**Problem requirements**
All entries below need to be written out exactly, but without their pictures.

---*---

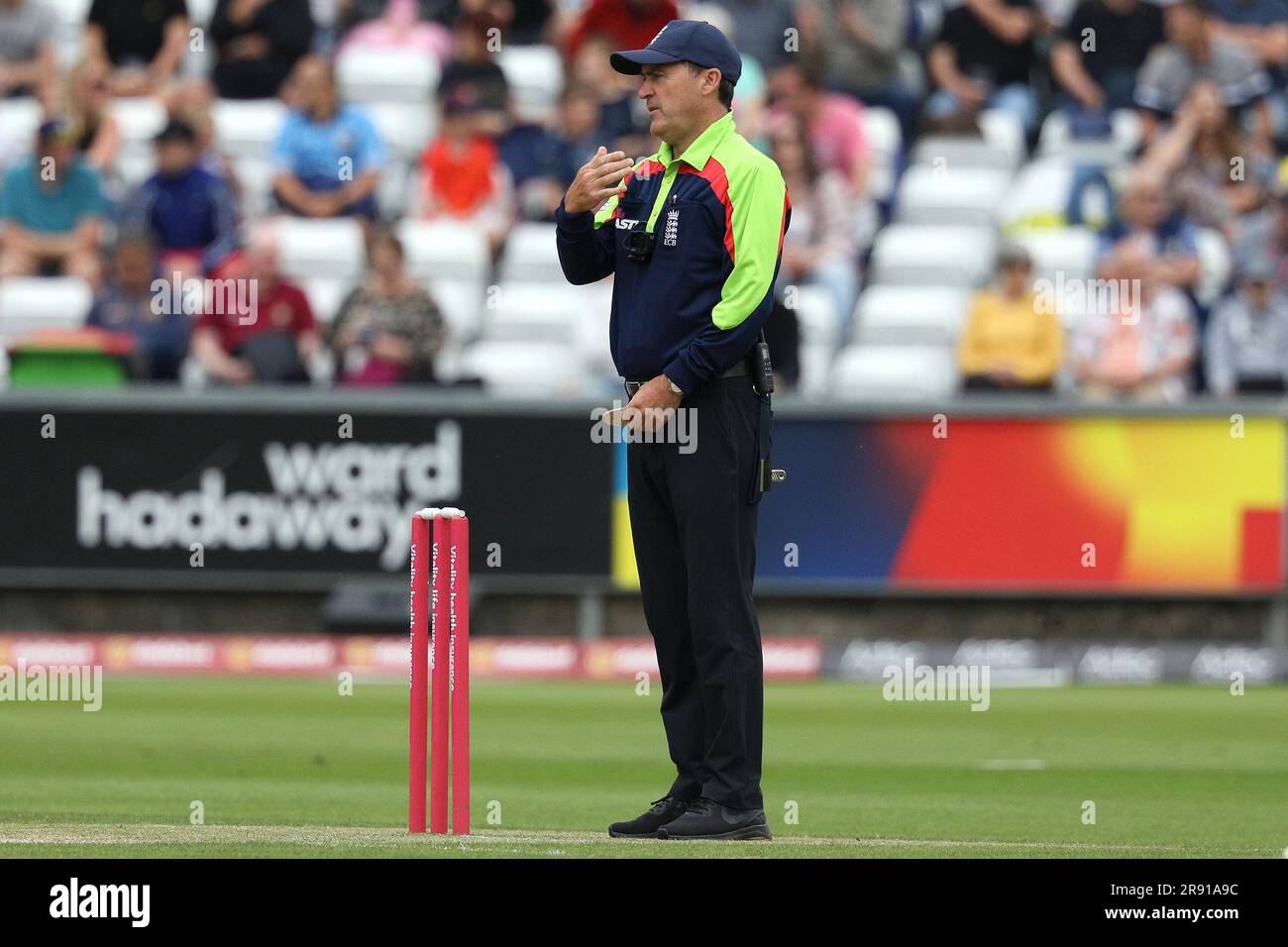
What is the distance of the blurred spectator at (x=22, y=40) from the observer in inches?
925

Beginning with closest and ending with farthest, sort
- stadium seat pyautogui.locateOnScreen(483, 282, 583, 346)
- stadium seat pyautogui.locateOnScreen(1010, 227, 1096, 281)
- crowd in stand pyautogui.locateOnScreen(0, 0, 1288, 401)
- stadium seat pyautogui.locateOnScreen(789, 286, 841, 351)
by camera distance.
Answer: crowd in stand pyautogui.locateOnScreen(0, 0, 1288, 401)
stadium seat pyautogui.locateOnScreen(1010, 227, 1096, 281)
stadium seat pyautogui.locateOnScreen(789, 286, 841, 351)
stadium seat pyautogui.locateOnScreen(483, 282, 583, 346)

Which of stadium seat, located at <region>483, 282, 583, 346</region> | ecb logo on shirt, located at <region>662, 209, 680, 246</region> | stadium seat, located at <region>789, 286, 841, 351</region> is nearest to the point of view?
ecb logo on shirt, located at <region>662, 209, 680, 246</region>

---*---

**Final answer**
What is the distance of the blurred spectator at (x=22, y=40) from the observer in inches?
925

Beginning with closest and ending with farthest, sort
- stadium seat pyautogui.locateOnScreen(483, 282, 583, 346)
- stadium seat pyautogui.locateOnScreen(1010, 227, 1096, 281)
- crowd in stand pyautogui.locateOnScreen(0, 0, 1288, 401)
- stadium seat pyautogui.locateOnScreen(789, 286, 841, 351)
by camera distance.
Answer: crowd in stand pyautogui.locateOnScreen(0, 0, 1288, 401)
stadium seat pyautogui.locateOnScreen(1010, 227, 1096, 281)
stadium seat pyautogui.locateOnScreen(789, 286, 841, 351)
stadium seat pyautogui.locateOnScreen(483, 282, 583, 346)

Which of stadium seat, located at <region>483, 282, 583, 346</region> | ecb logo on shirt, located at <region>662, 209, 680, 246</region> | stadium seat, located at <region>789, 286, 841, 351</region> is nearest to the point of view?
ecb logo on shirt, located at <region>662, 209, 680, 246</region>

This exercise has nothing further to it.